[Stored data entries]
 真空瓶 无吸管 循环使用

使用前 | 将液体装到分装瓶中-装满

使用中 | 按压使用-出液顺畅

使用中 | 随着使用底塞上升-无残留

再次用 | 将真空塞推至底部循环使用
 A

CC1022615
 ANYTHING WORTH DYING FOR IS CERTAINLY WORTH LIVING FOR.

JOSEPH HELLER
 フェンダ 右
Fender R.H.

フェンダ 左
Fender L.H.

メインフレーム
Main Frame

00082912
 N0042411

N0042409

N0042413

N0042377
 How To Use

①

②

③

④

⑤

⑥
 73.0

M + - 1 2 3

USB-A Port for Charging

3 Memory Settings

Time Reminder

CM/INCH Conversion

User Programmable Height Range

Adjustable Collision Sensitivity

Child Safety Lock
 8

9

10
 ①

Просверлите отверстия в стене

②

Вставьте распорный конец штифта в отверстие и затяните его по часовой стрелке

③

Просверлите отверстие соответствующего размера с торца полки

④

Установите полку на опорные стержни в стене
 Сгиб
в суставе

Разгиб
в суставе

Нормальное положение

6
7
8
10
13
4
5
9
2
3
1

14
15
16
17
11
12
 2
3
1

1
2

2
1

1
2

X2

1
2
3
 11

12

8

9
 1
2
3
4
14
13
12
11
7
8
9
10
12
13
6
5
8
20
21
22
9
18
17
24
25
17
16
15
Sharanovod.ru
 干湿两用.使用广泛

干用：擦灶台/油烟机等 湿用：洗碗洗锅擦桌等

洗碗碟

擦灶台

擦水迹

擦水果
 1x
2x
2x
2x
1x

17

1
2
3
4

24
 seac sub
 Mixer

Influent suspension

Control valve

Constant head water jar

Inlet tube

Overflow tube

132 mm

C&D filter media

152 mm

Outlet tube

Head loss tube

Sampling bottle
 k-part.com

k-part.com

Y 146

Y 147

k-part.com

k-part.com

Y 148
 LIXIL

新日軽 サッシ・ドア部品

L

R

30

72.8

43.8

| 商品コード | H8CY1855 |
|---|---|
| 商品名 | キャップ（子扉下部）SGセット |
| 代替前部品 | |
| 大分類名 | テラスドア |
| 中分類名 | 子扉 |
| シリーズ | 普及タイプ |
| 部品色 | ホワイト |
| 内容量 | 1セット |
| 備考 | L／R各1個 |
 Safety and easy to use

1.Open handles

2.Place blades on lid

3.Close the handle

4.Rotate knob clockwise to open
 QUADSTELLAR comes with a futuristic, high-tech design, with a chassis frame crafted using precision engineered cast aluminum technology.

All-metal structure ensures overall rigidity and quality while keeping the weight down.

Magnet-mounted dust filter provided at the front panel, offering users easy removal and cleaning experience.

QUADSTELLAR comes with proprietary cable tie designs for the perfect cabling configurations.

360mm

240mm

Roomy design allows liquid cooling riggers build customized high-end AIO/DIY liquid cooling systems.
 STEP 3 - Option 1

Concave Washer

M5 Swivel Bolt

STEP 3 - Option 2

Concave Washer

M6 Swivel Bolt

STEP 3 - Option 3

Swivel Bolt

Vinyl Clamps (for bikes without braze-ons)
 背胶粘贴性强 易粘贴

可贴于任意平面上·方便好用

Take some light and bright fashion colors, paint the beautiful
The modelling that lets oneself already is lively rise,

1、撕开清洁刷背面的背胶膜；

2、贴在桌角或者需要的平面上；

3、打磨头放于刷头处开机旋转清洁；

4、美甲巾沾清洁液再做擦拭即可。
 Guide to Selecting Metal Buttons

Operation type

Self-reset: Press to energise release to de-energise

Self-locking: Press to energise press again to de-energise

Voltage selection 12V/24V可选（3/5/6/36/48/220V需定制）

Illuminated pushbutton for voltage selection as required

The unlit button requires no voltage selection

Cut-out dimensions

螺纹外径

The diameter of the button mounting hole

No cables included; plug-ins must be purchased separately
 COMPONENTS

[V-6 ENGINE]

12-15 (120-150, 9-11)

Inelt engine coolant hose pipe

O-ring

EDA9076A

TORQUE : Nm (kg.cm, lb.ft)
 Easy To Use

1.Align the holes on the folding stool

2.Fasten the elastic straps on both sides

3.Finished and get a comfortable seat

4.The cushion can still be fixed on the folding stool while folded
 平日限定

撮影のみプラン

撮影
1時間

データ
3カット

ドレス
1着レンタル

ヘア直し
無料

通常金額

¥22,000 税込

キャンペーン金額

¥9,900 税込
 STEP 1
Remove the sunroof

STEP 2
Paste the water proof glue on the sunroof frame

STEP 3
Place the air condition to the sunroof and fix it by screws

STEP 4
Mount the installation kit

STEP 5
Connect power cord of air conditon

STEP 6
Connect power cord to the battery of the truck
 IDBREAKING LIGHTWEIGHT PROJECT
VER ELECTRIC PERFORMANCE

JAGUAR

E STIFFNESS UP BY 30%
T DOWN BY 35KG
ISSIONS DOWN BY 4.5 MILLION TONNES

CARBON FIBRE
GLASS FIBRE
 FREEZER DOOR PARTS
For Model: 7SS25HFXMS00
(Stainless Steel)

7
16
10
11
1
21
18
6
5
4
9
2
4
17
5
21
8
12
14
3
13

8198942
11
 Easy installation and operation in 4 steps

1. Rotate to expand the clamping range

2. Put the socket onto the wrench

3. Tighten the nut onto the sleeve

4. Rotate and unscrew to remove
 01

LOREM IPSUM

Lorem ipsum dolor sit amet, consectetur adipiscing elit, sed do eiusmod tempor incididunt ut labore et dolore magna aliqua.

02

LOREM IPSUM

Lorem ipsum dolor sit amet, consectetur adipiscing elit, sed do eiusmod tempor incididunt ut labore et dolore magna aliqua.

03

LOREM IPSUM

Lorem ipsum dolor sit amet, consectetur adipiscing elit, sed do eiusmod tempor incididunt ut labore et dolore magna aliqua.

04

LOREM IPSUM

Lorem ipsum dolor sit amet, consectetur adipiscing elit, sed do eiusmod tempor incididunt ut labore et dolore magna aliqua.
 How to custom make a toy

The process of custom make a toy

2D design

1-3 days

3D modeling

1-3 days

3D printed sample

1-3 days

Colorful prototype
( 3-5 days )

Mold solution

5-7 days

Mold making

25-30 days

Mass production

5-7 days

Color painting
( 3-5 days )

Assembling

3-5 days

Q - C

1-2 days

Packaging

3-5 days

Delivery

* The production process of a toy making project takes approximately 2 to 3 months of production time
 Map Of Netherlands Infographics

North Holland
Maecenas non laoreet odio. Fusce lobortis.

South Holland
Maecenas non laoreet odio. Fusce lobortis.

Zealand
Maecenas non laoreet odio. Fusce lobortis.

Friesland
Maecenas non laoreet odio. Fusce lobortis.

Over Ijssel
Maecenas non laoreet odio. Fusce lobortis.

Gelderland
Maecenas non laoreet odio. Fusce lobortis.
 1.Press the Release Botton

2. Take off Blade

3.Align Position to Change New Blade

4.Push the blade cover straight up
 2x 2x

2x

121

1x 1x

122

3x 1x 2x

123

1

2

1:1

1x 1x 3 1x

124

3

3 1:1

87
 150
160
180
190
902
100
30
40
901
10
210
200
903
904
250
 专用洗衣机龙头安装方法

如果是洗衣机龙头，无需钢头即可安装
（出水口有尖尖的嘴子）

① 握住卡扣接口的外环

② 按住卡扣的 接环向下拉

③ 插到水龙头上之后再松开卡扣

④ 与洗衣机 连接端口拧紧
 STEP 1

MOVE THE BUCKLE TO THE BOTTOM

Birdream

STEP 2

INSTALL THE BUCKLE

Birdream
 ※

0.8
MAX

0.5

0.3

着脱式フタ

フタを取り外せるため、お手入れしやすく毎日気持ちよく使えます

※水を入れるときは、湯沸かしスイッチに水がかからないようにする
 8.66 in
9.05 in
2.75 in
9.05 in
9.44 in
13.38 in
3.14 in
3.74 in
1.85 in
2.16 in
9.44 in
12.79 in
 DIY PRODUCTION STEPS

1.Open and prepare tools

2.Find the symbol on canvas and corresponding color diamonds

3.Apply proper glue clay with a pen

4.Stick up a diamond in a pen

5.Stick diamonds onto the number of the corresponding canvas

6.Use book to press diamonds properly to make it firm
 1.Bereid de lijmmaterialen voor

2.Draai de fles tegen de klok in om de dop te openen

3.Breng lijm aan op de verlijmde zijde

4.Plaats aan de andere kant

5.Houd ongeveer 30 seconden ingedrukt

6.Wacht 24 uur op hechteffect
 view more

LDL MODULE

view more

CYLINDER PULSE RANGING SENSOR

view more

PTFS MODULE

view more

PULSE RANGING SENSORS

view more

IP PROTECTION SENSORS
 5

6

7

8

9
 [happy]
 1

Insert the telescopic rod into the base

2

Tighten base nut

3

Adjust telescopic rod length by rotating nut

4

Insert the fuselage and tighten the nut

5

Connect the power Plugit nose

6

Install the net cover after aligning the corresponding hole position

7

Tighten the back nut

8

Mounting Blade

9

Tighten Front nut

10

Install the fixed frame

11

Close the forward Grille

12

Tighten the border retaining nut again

Your task — Restate word for word the lines of the data above, starting at the line containing "Constant head water jar" and ending at the line containing "3.Close the handle", both included, and nothing more.

Output of the task —
Constant head water jar

Inlet tube

Overflow tube

132 mm

C&D filter media

152 mm

Outlet tube

Head loss tube

Sampling bottle
 k-part.com

k-part.com

Y 146

Y 147

k-part.com

k-part.com

Y 148
 LIXIL

新日軽 サッシ・ドア部品

L

R

30

72.8

43.8

| 商品コード | H8CY1855 |
|---|---|
| 商品名 | キャップ（子扉下部）SGセット |
| 代替前部品 | |
| 大分類名 | テラスドア |
| 中分類名 | 子扉 |
| シリーズ | 普及タイプ |
| 部品色 | ホワイト |
| 内容量 | 1セット |
| 備考 | L／R各1個 |
 Safety and easy to use

1.Open handles

2.Place blades on lid

3.Close the handle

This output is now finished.